══ Texto dado ══

Enquanto a ditadura teve o apoio das massas e diante de si a perspectiva da revolução mundial, não temia as experiências, as pesquisas, a luta de escolas, porque compreendia que uma nova fase da cultura não se podia preparar fora desta via. Todas as fibras do gigante popular tremiam ainda; ele pensava em alta voz, pela primeira vez, desde há milênios. As melhores e mais jovens forças da arte se enchiam de vida. Foi nestes primeiros anos, ricos de esperança e de audácia, que foram criados os mais preciosos modelos da legislação socialista e também as melhores obras da literatura revolucionária. À mesma época estão ligados também os melhores filmes soviéticos que, apesar da pobreza dos meios técnicos, espantaram o mundo pela frescura e intensidade do realismo.
Na luta contra a oposição no seio do partido, as escolas literárias, uma após outra, foram abafadas. E não se tratava só da própria literatura. A devastação se estendeu a todos os domínios da ideologia, tanto mais energicamente quanto era semi-inconsciente. Os dirigentes atuais consideravam-se, por sua vez, como sendo chamados a controlar politicamente a vida espiritual e a dirigir o seu desenvolvimento. A sua autoridade sem apelo se exerce igualmente nos campos de concentração, na agricultura e na música. O órgão central do partido publica artigos anônimos, bastante semelhantes às ordens de chefes militares, regendo a arquitetura, a literatura, a dramaturgia, o balé, sem falar, naturalmente, das ciências naturais e da História.

═══
══ Dados armazenados ══

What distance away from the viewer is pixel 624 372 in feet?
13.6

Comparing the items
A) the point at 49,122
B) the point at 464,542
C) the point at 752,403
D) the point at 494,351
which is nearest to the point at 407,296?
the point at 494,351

═══

*Requisitos*: De acordo com o texto dado, o que fez os melhores filmes soviéticos espantarem o mundo?

*Resposta correta*: A frescura e a intensidade do seu realismo, apesar da pobreza dos meios técnicos.